## ИСХОДНЫЙ ОТРЫВОК:
┄┄┄┄┄┄┄┄┄┄┄┄┄┄┄┄┄┄┄┄
Если бы судьбы революционной эпохи зависели от состояния знаний наших, то она не могла бы и возникнуть или, во всяком случае, давно отошла бы в область предания, ибо точные знания XIX века совершенно ясно говорят, что существование и развитие обществ возможно лишь на вечных, одинаковых исторических основах. Революция есть абсурд. Научно это вполне ясно. Но стать сознательно на путь эволюционной политики мешает чисто психологическое обстоятельство: революционное состояние современной личности. Мы не находим в ней ни гармонического развития, ни дисциплины. Утратив понимание своего точного места в мире, личность ставит обществу недостижимые цели, во имя которых всякое усовершенствование или достройку обращает в ломку, постоянно себя заставляя быть неукротимой разрушительной силой. Вот обстоятельство, выяснение причин которого должно ныне особенно интересовать социолога и государственного деятеля.
Воспитание личности — вот искусство, ныне по преимуществу утраченное. Мы не находим способов ни развивать, ни дисциплинировать человека, а затем, получая общество, составленное в самой угрожающей пропорции из личностей расшатанных, бунтующих, ничем не удовлетворимых, мы, даже при самом высоком разумении законов общества, теряем средства практически установить разумную общественную политику.
Усилия людей, старающихся возвратить современные общества на путь спокойного и мирного развития, обращаются обыкновенно на укрепление тех основ, которым угрожает разрушение, тех форм и первоначальных ячеек, из которых складываются общества и которые вместе с тем дают воспитание личности. Стремление, по-видимому, совершенно разумное, и, однако, оно оказывается очень мало успешным. Как объяснить себе это явление? Очевидно, в такой постановке политики слишком мало принимается во внимание то, в чем кроются самые источники развития и дисциплинированна личности.
Общественный строй наш, без сомнения, является средой, действующей на личность развивающе и дисциплинирующе. Жизнь в семье, школе, в своем сословии, корпорации, общине, служба им и государству — все это при здоровом состоянии общественного строя воспитывает личность, научает ее отличать возможное от невозможного, показывает ей на частных примерах действие общих социальных законов и сильнее всего дает привычки дисциплины. Все это очень важно. Привычная дисциплина поддерживает общество еще довольно долго после того, как в личности угасло внутреннее стремление к нравственному действию. Тем не менее все-таки источники развития и дисциплины личности находятся не в самом социальном строе. Большую ошибку социальной философии XVIII — XIX веков составляет понимание человека как простого создания окружающей среды.
┄┄┄┄┄┄┄┄┄┄┄┄┄┄┄┄┄┄┄┄
Приведите еще раз фрагмент отрывка о воспитании личности между словами «Общественный строй наш, без» и «создания окружающей среды.» включительно, заменив в нем «социальной философии» на «общественной мысли».

## ПРЕДСТАВЛЕННЫЕ ЗАПИСИ:
┄┄┄┄┄┄┄┄┄┄┄┄┄┄┄┄┄┄┄┄
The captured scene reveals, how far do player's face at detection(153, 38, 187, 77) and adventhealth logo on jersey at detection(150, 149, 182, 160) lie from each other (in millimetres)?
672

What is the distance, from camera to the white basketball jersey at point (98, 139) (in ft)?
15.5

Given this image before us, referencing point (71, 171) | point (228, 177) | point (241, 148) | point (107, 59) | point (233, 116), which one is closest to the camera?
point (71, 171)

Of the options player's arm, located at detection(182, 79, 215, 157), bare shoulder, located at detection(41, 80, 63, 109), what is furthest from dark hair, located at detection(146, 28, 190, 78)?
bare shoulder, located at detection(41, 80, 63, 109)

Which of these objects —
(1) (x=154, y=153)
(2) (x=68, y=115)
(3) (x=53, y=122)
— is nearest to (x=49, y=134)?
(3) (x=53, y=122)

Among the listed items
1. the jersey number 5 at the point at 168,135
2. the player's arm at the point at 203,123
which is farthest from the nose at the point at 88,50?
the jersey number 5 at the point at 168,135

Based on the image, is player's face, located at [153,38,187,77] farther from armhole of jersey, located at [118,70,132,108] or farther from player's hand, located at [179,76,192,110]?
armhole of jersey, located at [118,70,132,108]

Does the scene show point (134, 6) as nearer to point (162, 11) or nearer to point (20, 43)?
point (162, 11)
┄┄┄┄┄┄┄┄┄┄┄┄┄┄┄┄┄┄┄┄
## ПОЛНЫЙ ОТВЕТ:
Общественный строй наш, без сомнения, является средой, действующей на личность развивающе и дисциплинирующе. Жизнь в семье, школе, в своем сословии, корпорации, общине, служба им и государству — все это при здоровом состоянии общественного строя воспитывает личность, научает ее отличать возможное от невозможного, показывает ей на частных примерах действие общих социальных законов и сильнее всего дает привычки дисциплины. Все это очень важно. Привычная дисциплина поддерживает общество еще довольно долго после того, как в личности угасло внутреннее стремление к нравственному действию. Тем не менее все-таки источники развития и дисциплины личности находятся не в самом социальном строе. Большую ошибку общественной мысли XVIII — XIX веков составляет понимание человека как простого создания окружающей среды.